======== Records provided

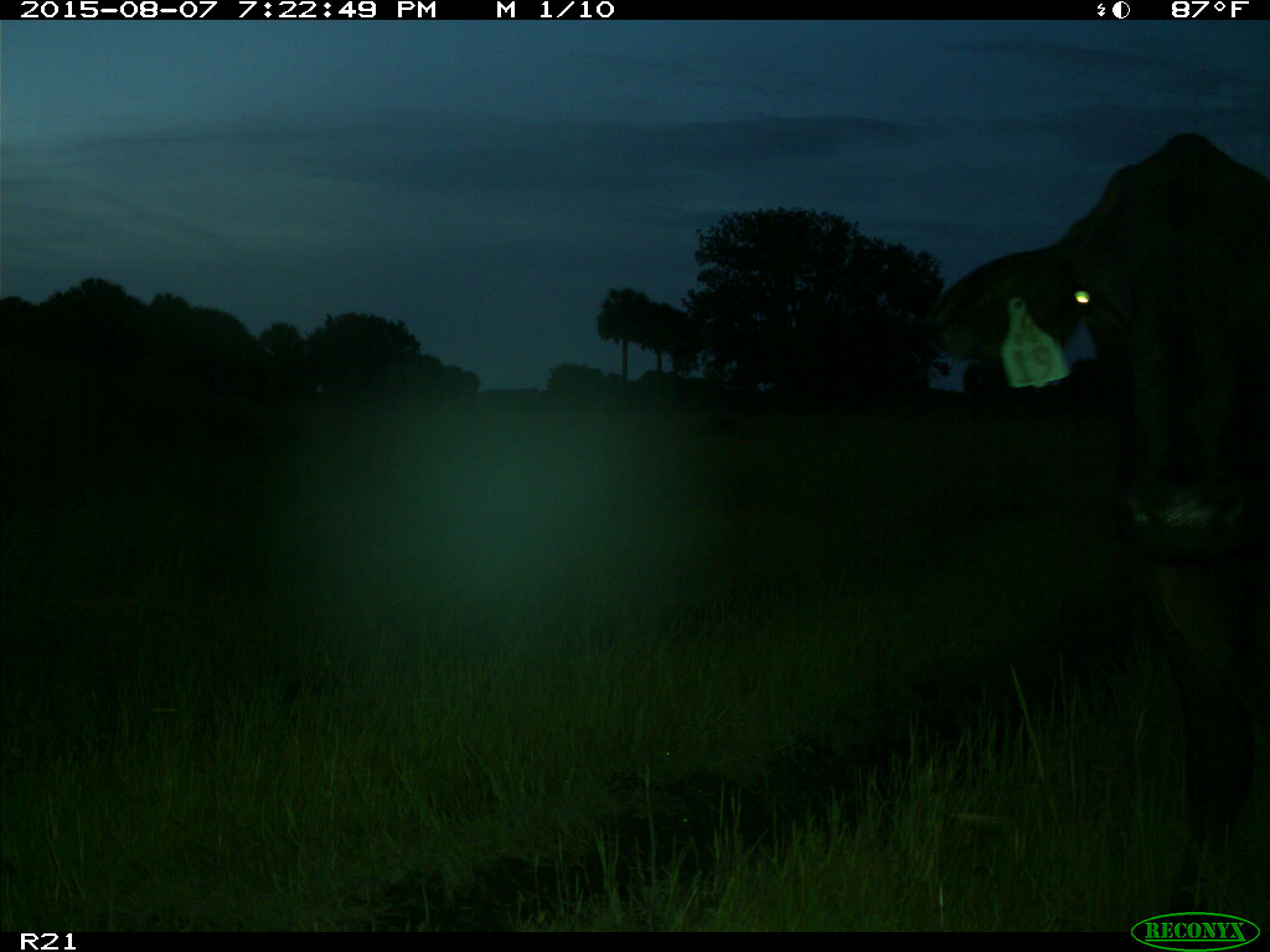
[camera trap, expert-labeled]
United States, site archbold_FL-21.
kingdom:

================
======== Records provided

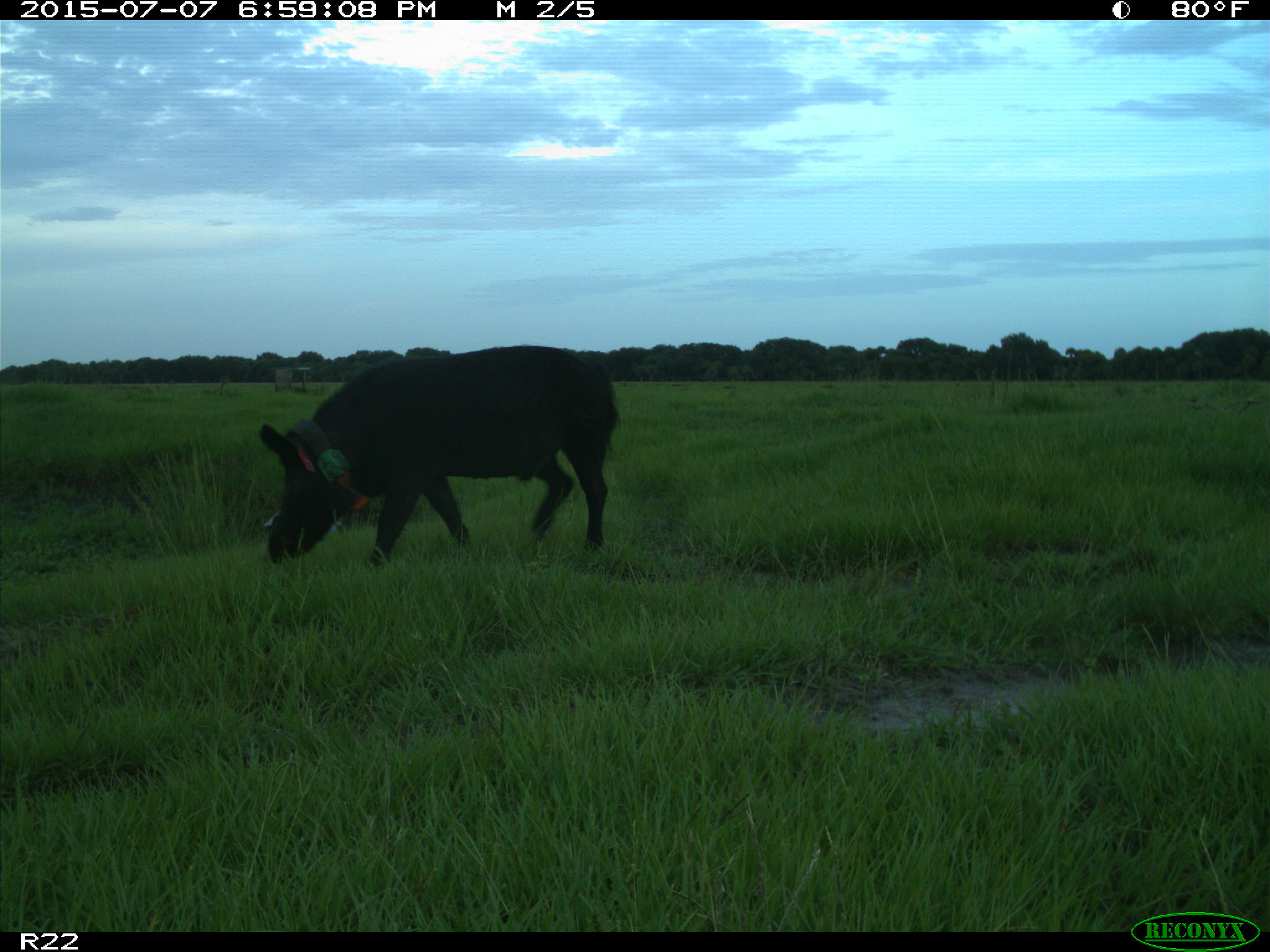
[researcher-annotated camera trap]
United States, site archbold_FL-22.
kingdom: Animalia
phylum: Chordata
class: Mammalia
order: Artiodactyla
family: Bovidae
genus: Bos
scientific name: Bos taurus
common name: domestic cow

================

What you should do:
Looking at the entries above, can you reproduce exactly the lines from the one that holds "order: Artiodactyla" through the one that holds "common name: domestic cow", and only those?

Reply:
order: Artiodactyla
family: Bovidae
genus: Bos
scientific name: Bos taurus
common name: domestic cow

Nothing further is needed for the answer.